** Aim of the exercise **
Print out the data that follows exactly, character for character, apart from the pictures.

** Given information **
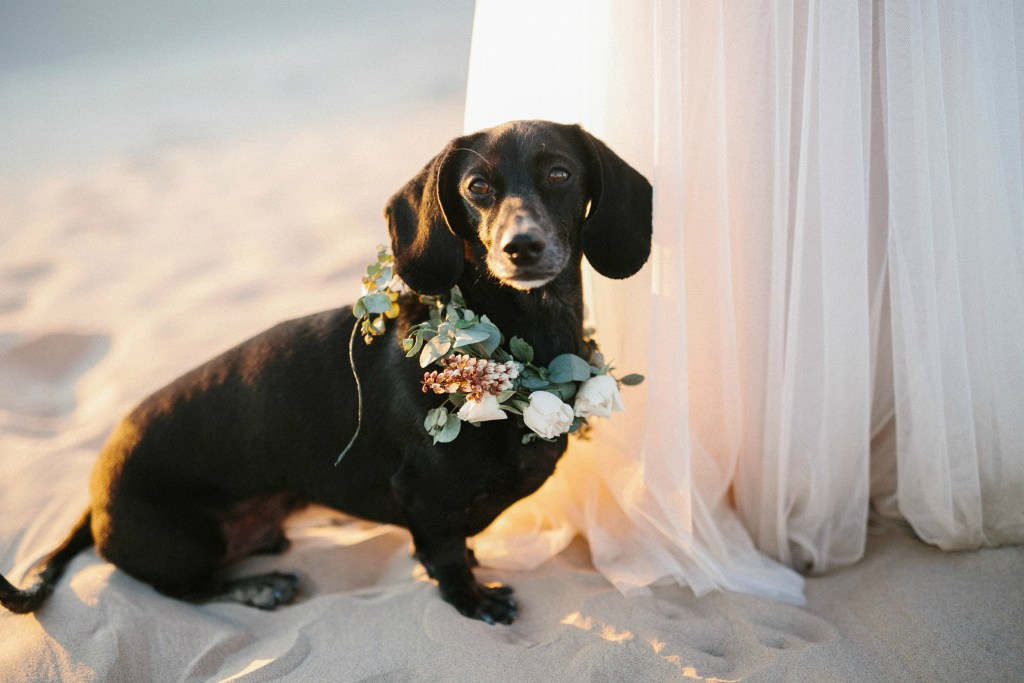 dachshund wearing floral wreath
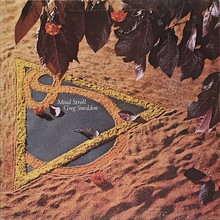 Mind Stroll (Vinyl)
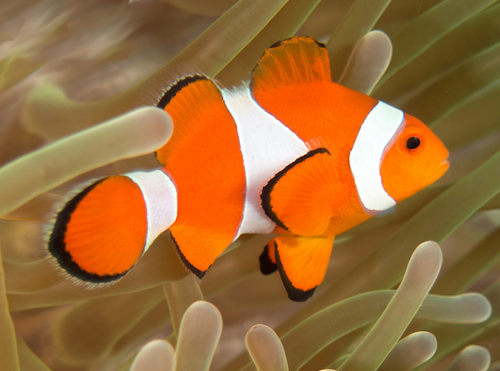 Clownfish the fish doctor for Clown fish for sale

** Written response **
 dachshund wearing floral wreath
 Mind Stroll (Vinyl)
 Clownfish the fish doctor for Clown fish for sale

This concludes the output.